• **Job**
Starting at the line below that contains "What is the measured", print each line through the end of the records exactly as it appears.

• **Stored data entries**
# # # # #

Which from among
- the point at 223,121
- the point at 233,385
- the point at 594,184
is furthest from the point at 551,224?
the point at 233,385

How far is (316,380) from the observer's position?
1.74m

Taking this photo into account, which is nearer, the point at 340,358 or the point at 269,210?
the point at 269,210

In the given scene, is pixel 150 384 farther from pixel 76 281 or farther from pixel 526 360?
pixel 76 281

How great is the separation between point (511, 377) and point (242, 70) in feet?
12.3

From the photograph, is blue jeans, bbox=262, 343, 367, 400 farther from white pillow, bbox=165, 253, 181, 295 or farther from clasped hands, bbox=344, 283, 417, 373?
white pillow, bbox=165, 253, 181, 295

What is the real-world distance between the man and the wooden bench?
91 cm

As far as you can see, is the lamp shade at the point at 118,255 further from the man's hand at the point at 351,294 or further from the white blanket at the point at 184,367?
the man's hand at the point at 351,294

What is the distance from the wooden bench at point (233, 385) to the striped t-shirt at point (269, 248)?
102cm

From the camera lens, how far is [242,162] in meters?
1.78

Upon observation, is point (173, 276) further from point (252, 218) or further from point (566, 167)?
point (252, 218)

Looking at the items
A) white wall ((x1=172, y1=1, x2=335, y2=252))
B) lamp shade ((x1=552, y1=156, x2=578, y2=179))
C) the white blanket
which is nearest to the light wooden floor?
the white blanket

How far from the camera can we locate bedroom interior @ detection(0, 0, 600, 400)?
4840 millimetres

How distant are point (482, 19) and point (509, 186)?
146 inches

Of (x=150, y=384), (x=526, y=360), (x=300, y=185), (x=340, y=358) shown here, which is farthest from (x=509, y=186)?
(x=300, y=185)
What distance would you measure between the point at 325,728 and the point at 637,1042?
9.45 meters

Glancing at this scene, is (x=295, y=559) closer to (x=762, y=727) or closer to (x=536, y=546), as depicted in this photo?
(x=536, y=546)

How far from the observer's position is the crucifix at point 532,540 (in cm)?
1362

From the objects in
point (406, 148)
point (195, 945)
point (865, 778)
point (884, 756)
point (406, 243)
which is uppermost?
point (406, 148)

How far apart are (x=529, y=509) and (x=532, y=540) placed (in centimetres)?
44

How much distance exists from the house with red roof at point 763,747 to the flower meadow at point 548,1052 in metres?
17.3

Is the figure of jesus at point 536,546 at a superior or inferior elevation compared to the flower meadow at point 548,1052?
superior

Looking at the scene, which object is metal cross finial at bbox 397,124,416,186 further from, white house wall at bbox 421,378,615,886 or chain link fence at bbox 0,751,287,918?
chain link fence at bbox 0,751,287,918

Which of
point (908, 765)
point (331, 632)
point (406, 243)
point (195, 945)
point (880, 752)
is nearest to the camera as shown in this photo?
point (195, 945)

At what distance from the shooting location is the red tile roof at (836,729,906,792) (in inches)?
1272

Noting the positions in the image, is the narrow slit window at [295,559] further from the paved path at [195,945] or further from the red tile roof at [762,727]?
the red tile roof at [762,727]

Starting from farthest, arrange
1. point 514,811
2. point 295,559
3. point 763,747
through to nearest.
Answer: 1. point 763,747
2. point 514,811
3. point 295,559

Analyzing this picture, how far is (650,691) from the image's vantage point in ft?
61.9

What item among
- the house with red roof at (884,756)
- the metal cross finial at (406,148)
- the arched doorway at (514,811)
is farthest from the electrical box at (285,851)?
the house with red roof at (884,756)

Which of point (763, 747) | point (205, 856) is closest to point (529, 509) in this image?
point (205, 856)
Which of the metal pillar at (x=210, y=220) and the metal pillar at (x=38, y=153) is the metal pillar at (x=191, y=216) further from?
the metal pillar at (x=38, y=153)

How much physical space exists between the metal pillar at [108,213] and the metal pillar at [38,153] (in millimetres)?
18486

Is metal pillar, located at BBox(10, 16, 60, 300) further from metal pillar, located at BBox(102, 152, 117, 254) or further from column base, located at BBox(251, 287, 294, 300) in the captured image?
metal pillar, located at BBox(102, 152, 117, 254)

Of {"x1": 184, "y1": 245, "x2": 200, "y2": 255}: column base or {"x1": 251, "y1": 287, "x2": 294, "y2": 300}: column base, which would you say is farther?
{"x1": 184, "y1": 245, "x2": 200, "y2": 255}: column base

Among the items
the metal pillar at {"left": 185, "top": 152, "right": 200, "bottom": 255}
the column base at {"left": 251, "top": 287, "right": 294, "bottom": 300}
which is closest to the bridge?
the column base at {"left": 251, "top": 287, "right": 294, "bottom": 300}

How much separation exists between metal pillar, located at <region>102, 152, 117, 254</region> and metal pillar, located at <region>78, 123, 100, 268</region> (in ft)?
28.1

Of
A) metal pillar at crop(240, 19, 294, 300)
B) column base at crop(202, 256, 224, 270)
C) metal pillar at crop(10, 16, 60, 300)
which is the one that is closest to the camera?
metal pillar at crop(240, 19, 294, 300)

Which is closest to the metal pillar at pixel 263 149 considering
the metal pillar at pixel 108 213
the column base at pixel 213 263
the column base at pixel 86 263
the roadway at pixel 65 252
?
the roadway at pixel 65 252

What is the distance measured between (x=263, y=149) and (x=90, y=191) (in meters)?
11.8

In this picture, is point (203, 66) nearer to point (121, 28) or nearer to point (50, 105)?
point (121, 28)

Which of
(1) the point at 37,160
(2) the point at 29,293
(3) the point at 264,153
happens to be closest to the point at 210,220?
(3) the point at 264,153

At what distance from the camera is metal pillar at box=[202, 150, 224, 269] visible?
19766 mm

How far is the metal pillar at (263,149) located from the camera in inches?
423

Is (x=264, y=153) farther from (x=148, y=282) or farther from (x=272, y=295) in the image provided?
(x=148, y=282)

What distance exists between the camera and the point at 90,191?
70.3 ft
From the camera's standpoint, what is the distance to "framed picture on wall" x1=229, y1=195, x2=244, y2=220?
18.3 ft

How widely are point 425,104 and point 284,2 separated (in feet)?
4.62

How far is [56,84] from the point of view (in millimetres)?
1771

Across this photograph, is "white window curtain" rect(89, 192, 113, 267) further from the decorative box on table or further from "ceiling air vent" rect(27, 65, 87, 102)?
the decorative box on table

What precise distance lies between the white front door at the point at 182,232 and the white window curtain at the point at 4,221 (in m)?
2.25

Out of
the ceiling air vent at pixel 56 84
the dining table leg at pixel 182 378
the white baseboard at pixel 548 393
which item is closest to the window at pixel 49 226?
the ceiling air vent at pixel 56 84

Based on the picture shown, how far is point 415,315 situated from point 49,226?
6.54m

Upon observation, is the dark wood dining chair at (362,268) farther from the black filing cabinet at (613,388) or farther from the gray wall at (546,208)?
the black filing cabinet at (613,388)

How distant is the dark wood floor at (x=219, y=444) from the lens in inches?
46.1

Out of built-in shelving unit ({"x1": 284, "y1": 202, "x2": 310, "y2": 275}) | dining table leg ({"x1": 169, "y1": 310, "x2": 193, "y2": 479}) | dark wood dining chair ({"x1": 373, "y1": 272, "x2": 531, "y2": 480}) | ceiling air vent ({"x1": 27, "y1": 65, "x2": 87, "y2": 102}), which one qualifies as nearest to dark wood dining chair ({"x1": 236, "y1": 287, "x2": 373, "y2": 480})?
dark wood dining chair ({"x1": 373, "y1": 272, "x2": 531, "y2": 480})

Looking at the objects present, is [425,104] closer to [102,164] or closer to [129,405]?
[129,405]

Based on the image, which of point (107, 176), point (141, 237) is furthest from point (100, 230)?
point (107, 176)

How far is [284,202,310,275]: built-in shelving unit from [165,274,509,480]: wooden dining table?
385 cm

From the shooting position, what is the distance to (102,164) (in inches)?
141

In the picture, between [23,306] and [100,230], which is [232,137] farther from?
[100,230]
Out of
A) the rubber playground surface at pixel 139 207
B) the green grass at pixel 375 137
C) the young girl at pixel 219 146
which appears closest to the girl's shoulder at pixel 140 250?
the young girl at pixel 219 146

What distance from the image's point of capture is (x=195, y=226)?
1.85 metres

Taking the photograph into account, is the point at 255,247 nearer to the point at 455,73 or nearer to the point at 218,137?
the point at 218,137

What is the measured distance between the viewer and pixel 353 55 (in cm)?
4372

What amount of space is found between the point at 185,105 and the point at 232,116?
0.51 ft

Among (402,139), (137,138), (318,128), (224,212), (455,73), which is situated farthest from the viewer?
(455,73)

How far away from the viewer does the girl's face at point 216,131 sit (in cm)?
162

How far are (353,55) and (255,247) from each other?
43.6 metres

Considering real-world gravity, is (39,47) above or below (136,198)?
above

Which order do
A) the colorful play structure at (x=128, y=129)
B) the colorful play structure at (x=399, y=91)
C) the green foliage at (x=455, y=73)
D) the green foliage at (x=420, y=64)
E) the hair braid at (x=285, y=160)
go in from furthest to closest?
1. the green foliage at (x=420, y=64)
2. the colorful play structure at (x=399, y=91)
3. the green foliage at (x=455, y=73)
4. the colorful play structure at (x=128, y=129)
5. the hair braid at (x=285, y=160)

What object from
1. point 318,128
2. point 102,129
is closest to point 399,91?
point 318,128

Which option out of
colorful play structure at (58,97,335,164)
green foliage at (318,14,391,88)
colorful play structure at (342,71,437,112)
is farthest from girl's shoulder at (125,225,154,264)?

# # # # #

• **Exercise answer**
What is the measured distance between the viewer and pixel 353 55 (in cm)?
4372

What amount of space is found between the point at 185,105 and the point at 232,116?
0.51 ft

Among (402,139), (137,138), (318,128), (224,212), (455,73), which is situated farthest from the viewer?
(455,73)

How far away from the viewer does the girl's face at point 216,131 sit (in cm)?
162

How far are (353,55) and (255,247) from each other?
43.6 metres

Considering real-world gravity, is (39,47) above or below (136,198)?
above

Which order do
A) the colorful play structure at (x=128, y=129)
B) the colorful play structure at (x=399, y=91)
C) the green foliage at (x=455, y=73)
D) the green foliage at (x=420, y=64)
E) the hair braid at (x=285, y=160)
go in from furthest to closest?
1. the green foliage at (x=420, y=64)
2. the colorful play structure at (x=399, y=91)
3. the green foliage at (x=455, y=73)
4. the colorful play structure at (x=128, y=129)
5. the hair braid at (x=285, y=160)

What object from
1. point 318,128
2. point 102,129
is closest to point 399,91?
point 318,128

Which option out of
colorful play structure at (58,97,335,164)
green foliage at (318,14,391,88)
colorful play structure at (342,71,437,112)
is farthest from girl's shoulder at (125,225,154,264)?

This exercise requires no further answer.